→ Transcribed page contents:
↓
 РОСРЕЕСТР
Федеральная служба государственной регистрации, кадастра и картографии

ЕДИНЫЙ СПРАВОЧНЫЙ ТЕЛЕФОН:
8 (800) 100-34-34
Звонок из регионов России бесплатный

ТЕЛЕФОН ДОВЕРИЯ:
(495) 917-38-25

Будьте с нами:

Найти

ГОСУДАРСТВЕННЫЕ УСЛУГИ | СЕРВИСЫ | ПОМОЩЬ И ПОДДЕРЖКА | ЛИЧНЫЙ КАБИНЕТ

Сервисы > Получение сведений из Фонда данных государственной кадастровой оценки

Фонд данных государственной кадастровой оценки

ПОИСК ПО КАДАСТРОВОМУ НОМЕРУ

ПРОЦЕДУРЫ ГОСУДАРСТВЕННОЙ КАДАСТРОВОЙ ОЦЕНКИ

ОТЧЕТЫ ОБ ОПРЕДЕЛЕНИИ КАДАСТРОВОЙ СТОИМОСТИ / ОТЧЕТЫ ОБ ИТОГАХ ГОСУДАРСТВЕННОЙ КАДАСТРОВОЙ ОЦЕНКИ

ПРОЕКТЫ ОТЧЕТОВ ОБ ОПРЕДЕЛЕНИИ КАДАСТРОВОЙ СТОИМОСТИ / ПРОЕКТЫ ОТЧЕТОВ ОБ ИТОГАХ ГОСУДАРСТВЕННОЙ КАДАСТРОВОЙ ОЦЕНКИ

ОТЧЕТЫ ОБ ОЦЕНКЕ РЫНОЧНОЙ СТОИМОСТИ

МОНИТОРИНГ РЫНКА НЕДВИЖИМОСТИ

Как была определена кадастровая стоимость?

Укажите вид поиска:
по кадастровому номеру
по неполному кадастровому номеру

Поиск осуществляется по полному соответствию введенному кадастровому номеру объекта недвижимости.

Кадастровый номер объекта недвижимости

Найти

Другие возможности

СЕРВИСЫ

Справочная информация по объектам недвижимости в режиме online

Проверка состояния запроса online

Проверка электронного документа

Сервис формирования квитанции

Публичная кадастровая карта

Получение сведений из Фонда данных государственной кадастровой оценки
↑
→ What you should do: Repeat all the entries exactly as given.

→ Written answer:
 РОСРЕЕСТР
Федеральная служба государственной регистрации, кадастра и картографии

ЕДИНЫЙ СПРАВОЧНЫЙ ТЕЛЕФОН:
8 (800) 100-34-34
Звонок из регионов России бесплатный

ТЕЛЕФОН ДОВЕРИЯ:
(495) 917-38-25

Будьте с нами:

Найти

ГОСУДАРСТВЕННЫЕ УСЛУГИ | СЕРВИСЫ | ПОМОЩЬ И ПОДДЕРЖКА | ЛИЧНЫЙ КАБИНЕТ

Сервисы > Получение сведений из Фонда данных государственной кадастровой оценки

Фонд данных государственной кадастровой оценки

ПОИСК ПО КАДАСТРОВОМУ НОМЕРУ

ПРОЦЕДУРЫ ГОСУДАРСТВЕННОЙ КАДАСТРОВОЙ ОЦЕНКИ

ОТЧЕТЫ ОБ ОПРЕДЕЛЕНИИ КАДАСТРОВОЙ СТОИМОСТИ / ОТЧЕТЫ ОБ ИТОГАХ ГОСУДАРСТВЕННОЙ КАДАСТРОВОЙ ОЦЕНКИ

ПРОЕКТЫ ОТЧЕТОВ ОБ ОПРЕДЕЛЕНИИ КАДАСТРОВОЙ СТОИМОСТИ / ПРОЕКТЫ ОТЧЕТОВ ОБ ИТОГАХ ГОСУДАРСТВЕННОЙ КАДАСТРОВОЙ ОЦЕНКИ

ОТЧЕТЫ ОБ ОЦЕНКЕ РЫНОЧНОЙ СТОИМОСТИ

МОНИТОРИНГ РЫНКА НЕДВИЖИМОСТИ

Как была определена кадастровая стоимость?

Укажите вид поиска:
по кадастровому номеру
по неполному кадастровому номеру

Поиск осуществляется по полному соответствию введенному кадастровому номеру объекта недвижимости.

Кадастровый номер объекта недвижимости

Найти

Другие возможности

СЕРВИСЫ

Справочная информация по объектам недвижимости в режиме online

Проверка состояния запроса online

Проверка электронного документа

Сервис формирования квитанции

Публичная кадастровая карта

Получение сведений из Фонда данных государственной кадастровой оценки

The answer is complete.